### REQUIRED TASK 1
In the piece on coming into sudden wealth, how much more likely were lottery winners of substantial sums to be bankrupt within five years than winners of small amounts?
### REQUIRED TASK 2
Carry on the piece about coming into sudden wealth from where it stops.

### SUPPLIED PASSAGE
>> start
Oct 14, 2019, 9:19 am
What would you do if you suddenly came into a large amount of money? Would you upgrade your home and invest the rest, putting just a little aside to build a shelter for orphaned orang-utans, just as you once said you would? Actually, you're far more likely to drive a succession of sports cars into swimming pools — a visual representation of the proverbial car crash your life is likely to become as you fritter away your cash bonanza.
A study at Vanderbilt University in the US found that lottery winners who won substantial sums were 50 per cent more likely than winners of small amounts to be bankrupt within five years.
"Winning the lottery seemed to do little to help lottery winners ease their debt," said Paige Marta Skiba, one of the researchers behind the study.
"Our results are consistent with some winners using their prize to take additional risks or buy expensive luxury goods. Others seemed to simply lack the knowledge to handle large amounts of money wisely."
This isn't true of everyone, of course, and just as there are different ways of coming into money, there are myriad ways of handling instant wealth. Here are just three stories.
"Having money makes parenting teenagers more complicated"
Peta*, 42, became a multimillionaire six years ago following the sale of her thriving small business.
"It's how funny how we tend to sugar-coat everything the further we move away from our true memories of them. If you'd asked me how things were going back when the kids [Peta has three teenagers with her husband] were little and I was struggling with maternity leave, I probably would have just cried and showed you my bills. But now I remember it as one of the best times in my life, even though we had nothing. Believe me, the irony isn't lost on me.
A lot of unwanted publicity came with the sale of the company and nothing could have prepared me for the associated fallout. I think we're all guilty of thinking about the positives of coming into money — buying a nice house or being able to travel, for example — but no one really talks about the negatives. Overnight, I had more money than I ever could have dreamed of having and we were able to buy the kind of house we'd always hoped for, but I suddenly had this huge feeling of responsibility too, a constant internal voice asking me questions like: How much should I give to charity and which ones? Should I give money to friends and family, and how much?
>> end
### DATASET RECORDS
>> start
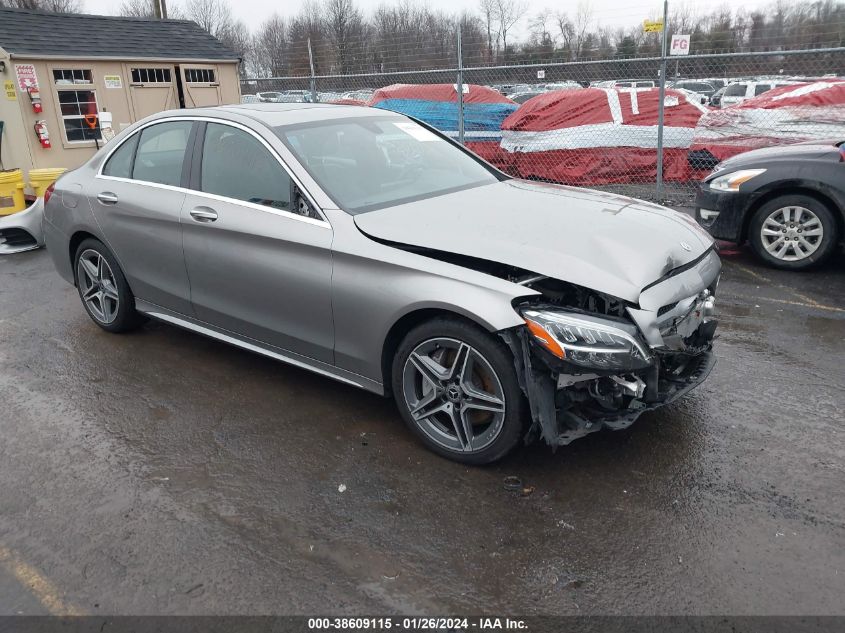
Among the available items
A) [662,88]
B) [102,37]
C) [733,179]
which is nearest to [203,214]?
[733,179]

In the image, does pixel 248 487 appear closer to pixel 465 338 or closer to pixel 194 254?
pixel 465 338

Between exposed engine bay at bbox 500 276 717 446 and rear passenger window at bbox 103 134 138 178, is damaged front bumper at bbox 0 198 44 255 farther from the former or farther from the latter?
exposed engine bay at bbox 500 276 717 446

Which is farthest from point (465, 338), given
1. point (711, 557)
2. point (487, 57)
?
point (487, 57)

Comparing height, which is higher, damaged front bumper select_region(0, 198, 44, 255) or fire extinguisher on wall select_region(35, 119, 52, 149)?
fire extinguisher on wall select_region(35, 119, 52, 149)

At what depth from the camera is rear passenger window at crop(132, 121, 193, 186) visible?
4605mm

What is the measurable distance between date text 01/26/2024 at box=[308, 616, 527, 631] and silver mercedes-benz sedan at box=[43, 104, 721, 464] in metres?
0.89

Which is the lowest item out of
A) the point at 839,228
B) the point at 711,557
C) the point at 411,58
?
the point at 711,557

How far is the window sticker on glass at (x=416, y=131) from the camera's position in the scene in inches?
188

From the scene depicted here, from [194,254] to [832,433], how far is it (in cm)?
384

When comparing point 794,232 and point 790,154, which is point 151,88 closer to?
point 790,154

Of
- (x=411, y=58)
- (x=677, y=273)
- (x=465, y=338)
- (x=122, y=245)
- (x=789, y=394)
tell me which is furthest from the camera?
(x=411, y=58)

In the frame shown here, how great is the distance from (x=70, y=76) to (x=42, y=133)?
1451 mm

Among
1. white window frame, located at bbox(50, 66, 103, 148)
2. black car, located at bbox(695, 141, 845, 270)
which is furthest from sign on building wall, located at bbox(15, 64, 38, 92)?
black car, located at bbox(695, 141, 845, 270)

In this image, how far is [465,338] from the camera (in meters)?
>> end
### EXERCISE ANSWER 1
50 per cent more likely.

### EXERCISE ANSWER 2
You assume all the money noise stops when you finally have it, but it doesn't: it's just a different soundtrack.
The requests for handouts have settled down in recent years but it was tough in the beginning. What surprised me was just how many acquaintances and people I hadn't heard from for years came out of the woodwork.
The hardest one was a call from the father who walked out on me when I was very little. He'd heard about the money and wanted to know what I'd be doing to look after him in his old age. I wish it could say it made me happy when I told him he'll never get a cent out of me, but it just made me sad.
We couldn't make head nor tail out of anything for the first few years after the money came in, but life has fallen into its own rhythm since. Obviously we don't suffer any common stresses, such as meeting mortgage payments or paying school fees, but if we have a problem it's trying to work out how best to raise our kids into adulthood without them becoming spoilt brats who think they're entitled to whatever they want.
I once read that [chef] Gordon Ramsay isn't going to leave a cent of his money to his kids out of fear it will ruin them. Maybe that's the answer. Maybe I'll have to leave it to my cat. I certainly threaten them with it enough!"
"My parents worked hard to ensure my inheritance wouldn't destroy me"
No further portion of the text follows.